→ **Required work**: Whenever the word "Zealand" appears in a line of the data below, copy that line.

Dataset entries
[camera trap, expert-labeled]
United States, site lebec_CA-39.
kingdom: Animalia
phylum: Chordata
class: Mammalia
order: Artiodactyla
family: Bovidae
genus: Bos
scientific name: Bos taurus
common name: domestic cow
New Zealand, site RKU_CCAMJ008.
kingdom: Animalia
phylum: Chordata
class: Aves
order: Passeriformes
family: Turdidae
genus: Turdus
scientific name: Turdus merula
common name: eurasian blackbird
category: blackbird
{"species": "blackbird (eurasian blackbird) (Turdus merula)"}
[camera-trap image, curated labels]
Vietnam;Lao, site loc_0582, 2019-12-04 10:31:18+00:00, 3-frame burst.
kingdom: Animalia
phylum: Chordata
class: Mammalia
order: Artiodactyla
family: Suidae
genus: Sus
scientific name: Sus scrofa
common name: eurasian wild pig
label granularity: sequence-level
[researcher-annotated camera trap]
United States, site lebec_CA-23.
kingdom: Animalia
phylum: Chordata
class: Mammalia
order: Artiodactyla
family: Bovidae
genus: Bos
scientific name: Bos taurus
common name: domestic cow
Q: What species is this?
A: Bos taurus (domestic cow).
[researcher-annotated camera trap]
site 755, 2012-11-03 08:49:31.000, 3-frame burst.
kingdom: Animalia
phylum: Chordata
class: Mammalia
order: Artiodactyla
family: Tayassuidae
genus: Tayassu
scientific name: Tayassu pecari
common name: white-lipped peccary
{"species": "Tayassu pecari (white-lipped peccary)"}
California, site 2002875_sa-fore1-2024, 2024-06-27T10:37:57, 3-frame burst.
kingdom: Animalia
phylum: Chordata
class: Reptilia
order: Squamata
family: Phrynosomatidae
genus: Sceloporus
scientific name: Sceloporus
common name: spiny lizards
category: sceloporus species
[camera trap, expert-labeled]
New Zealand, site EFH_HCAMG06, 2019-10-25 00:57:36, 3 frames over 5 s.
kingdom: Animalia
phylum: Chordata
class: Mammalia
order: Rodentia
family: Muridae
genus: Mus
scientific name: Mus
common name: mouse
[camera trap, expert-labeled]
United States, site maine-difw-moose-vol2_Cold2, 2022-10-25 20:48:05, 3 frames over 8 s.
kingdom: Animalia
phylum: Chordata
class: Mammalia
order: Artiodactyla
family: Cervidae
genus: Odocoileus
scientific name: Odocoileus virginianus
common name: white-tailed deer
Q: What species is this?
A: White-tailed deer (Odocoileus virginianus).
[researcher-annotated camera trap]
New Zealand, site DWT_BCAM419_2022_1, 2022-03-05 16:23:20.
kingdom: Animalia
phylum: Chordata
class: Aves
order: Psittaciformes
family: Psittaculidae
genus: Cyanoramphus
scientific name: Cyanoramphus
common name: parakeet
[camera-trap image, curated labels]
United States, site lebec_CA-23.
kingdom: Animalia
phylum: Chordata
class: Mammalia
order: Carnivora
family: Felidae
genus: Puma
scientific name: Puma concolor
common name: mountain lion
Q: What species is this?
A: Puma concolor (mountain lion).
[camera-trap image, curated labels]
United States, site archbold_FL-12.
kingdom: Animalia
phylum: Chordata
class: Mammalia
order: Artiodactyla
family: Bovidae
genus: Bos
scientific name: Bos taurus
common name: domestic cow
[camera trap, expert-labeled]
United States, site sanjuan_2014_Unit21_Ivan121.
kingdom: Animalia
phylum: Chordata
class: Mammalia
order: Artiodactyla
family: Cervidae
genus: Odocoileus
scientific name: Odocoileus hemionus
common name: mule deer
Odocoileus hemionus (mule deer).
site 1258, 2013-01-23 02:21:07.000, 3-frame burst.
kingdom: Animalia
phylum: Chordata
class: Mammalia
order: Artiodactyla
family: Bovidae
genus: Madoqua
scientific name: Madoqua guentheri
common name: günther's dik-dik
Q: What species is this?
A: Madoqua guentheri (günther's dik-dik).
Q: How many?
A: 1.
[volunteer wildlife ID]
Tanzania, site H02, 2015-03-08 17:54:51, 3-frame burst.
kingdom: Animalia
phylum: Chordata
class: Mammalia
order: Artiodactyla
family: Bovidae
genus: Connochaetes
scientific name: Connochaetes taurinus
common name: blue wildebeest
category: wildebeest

→ **Task output**:
New Zealand, site RKU_CCAMJ008.
New Zealand, site EFH_HCAMG06, 2019-10-25 00:57:36, 3 frames over 5 s.
New Zealand, site DWT_BCAM419_2022_1, 2022-03-05 16:23:20.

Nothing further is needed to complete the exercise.